━━━ 掲載本文

調査観測計画部会報告書「地震に関する基盤的調査観測等の計画について」(案)

の意見募集と修正について


平成9年6月16日

地震調査研究推進本部

政策委員会

調査観測計画部会


1.調査観測計画部会は、別紙1の実施要領により、調査観測計画部会報告書案を公開して、4月22日から5月18日までの27日間に74の御意見を頂きました。頂きました御意見は別紙2のとおりです。

2.調査観測計画部会は、頂いた御意見を検討し、報告書の修正を行うとともに、御意見についての調査観測計画部会の考え方を別紙3のとおりとりまとめました。なお、頂いた御意見の他にも、調査観測の現状を、平成8年度末のものに改める等の報告書の修正をしています。

3.頂いた全ての御意見は、報告書の作成のみならず、地震調査研究推進本部の今後の全般の活動に反映されるよう、各委員会に送付します。また、関係する行政機関等にも、参考のため送付することとします。

別紙1:調査観測計画部会報告書案の公開と意見募集について

別紙2:頂いた御意見

別紙3:頂いた御意見についての調査観測計画部会の考え方



別紙3

頂いた御意見についての調査観測計画部会の考え方




「はじめに」についての御意見(意見数6)


〇基盤的調査観測という表題は地下の基盤についての観測調査と紛らわしい。(67)


本部会は、昨年1月の中間報告で、当面推進すべき調査観測を、地震活動を把握・評価していく上での基礎となるものとして「基盤的調査観測」と名付けて、その推進を図ることとしました。本部会はさらに審議を継続し、地震動等についての調査観測も重要であると考え、最終報告書においては、「地下の基盤」における地震動の観測等も推進することとしています。

━━━━━━
━━━ データ行

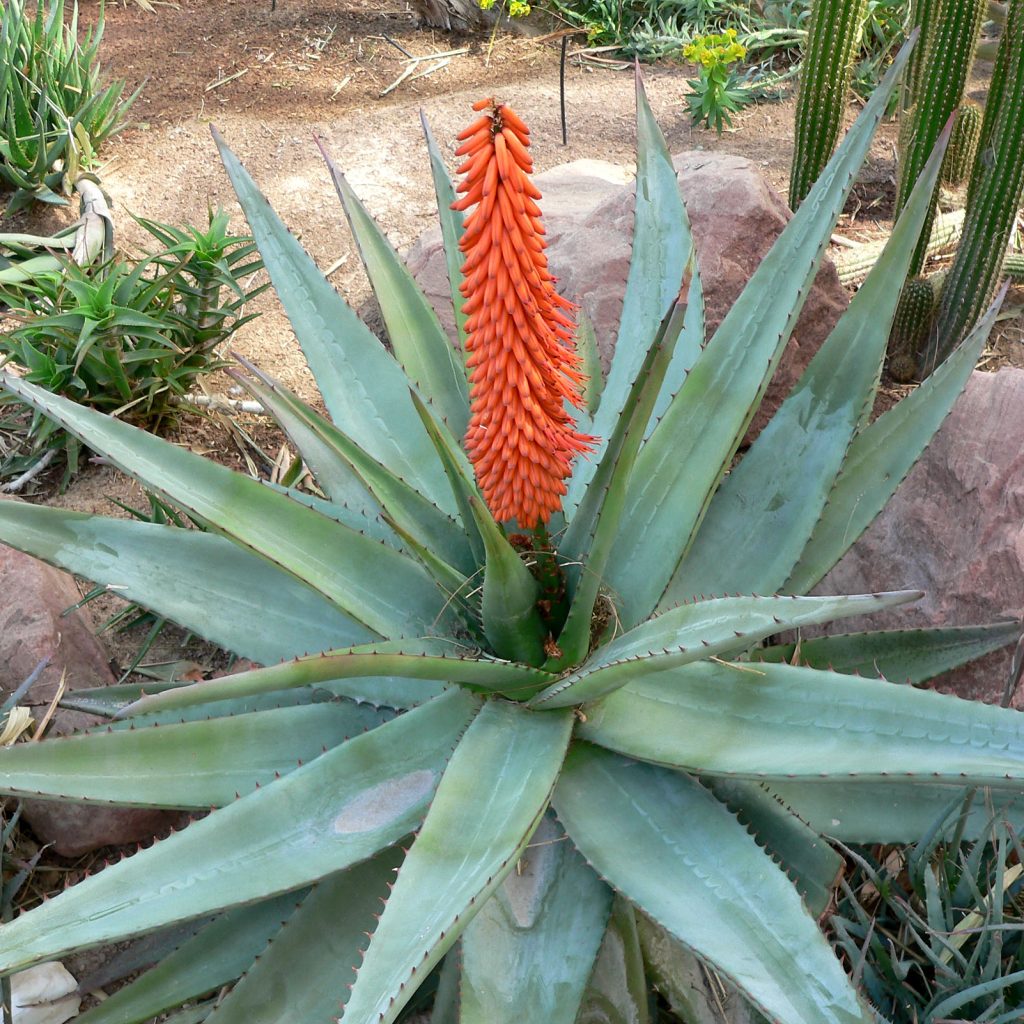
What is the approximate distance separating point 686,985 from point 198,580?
1101mm

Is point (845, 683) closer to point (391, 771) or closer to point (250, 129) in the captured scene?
point (391, 771)

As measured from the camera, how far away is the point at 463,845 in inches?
57.5

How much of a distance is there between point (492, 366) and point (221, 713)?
96 cm

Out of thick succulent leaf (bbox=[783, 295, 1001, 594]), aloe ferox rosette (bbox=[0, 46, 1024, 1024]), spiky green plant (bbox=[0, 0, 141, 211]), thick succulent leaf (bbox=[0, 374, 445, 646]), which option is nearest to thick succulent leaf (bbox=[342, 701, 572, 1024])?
aloe ferox rosette (bbox=[0, 46, 1024, 1024])

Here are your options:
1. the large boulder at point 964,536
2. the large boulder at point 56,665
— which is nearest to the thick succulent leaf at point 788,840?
the large boulder at point 964,536

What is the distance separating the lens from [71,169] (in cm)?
449

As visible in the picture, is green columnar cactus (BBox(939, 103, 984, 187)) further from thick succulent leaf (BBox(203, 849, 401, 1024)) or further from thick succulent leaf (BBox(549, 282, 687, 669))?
thick succulent leaf (BBox(203, 849, 401, 1024))

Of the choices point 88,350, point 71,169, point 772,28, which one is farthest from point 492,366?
point 772,28

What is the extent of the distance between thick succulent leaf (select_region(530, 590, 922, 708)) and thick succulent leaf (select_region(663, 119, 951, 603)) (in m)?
0.34

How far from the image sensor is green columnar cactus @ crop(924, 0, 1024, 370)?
118 inches

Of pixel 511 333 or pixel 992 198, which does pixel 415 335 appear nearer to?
pixel 511 333

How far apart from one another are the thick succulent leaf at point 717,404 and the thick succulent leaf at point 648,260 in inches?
8.9

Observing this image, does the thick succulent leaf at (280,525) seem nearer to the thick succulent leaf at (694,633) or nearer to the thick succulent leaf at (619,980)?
the thick succulent leaf at (694,633)

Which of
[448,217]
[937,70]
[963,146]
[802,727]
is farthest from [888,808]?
→ [963,146]
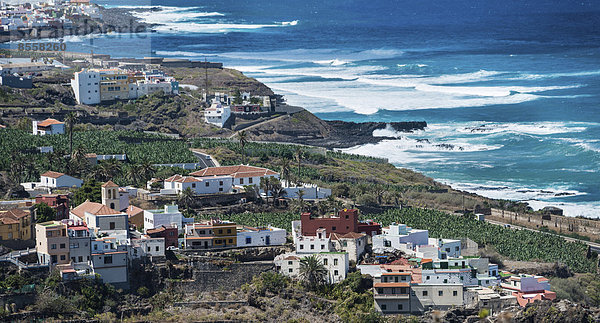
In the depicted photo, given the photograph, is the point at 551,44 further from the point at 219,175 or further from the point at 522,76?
the point at 219,175

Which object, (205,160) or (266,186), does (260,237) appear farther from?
(205,160)

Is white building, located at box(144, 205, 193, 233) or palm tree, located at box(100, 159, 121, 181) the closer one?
white building, located at box(144, 205, 193, 233)

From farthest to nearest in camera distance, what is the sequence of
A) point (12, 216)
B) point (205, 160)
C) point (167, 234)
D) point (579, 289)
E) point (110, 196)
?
point (205, 160) → point (110, 196) → point (167, 234) → point (579, 289) → point (12, 216)

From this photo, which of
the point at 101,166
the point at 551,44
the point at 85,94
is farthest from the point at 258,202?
the point at 551,44

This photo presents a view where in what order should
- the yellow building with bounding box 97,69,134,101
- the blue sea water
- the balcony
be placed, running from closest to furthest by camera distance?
1. the balcony
2. the blue sea water
3. the yellow building with bounding box 97,69,134,101

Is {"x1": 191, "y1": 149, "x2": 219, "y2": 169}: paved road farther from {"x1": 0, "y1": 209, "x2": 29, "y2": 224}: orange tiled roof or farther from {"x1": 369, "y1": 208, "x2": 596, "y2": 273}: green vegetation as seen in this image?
{"x1": 0, "y1": 209, "x2": 29, "y2": 224}: orange tiled roof

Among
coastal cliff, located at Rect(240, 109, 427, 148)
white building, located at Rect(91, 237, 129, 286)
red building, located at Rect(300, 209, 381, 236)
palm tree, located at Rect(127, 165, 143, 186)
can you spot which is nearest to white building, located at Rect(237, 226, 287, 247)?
red building, located at Rect(300, 209, 381, 236)

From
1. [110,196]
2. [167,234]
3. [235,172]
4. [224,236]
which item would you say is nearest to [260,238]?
[224,236]

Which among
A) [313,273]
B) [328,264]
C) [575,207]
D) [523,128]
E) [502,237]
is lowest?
[575,207]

━━━━━━

→ 必要な作業:
掲載本文のうち、「〇基盤的調査観測という表題は地下の基盤についての観測調査と紛らわしい。(67)」を含む語句で始まり「も推進することとしています。」で終わる部分を、一字一句変えずに書き出してもらえますか。

→ 課題への回答:
〇基盤的調査観測という表題は地下の基盤についての観測調査と紛らわしい。(67)


本部会は、昨年1月の中間報告で、当面推進すべき調査観測を、地震活動を把握・評価していく上での基礎となるものとして「基盤的調査観測」と名付けて、その推進を図ることとしました。本部会はさらに審議を継続し、地震動等についての調査観測も重要であると考え、最終報告書においては、「地下の基盤」における地震動の観測等も推進することとしています。